### Supplied records

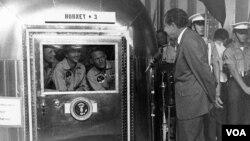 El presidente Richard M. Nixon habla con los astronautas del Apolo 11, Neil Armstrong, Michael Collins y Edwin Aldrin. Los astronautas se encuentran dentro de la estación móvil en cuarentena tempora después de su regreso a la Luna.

==

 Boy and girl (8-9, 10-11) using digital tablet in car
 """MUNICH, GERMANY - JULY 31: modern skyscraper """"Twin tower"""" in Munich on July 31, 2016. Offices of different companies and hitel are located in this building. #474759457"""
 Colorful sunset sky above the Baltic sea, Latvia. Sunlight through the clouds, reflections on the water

### What the exercise asks
Return only the lines between the one holding "Boy and girl" and the one holding "Colorful sunset sky", inclusive, exactly as they appear above.

### Result of this task
 Boy and girl (8-9, 10-11) using digital tablet in car
 """MUNICH, GERMANY - JULY 31: modern skyscraper """"Twin tower"""" in Munich on July 31, 2016. Offices of different companies and hitel are located in this building. #474759457"""
 Colorful sunset sky above the Baltic sea, Latvia. Sunlight through the clouds, reflections on the water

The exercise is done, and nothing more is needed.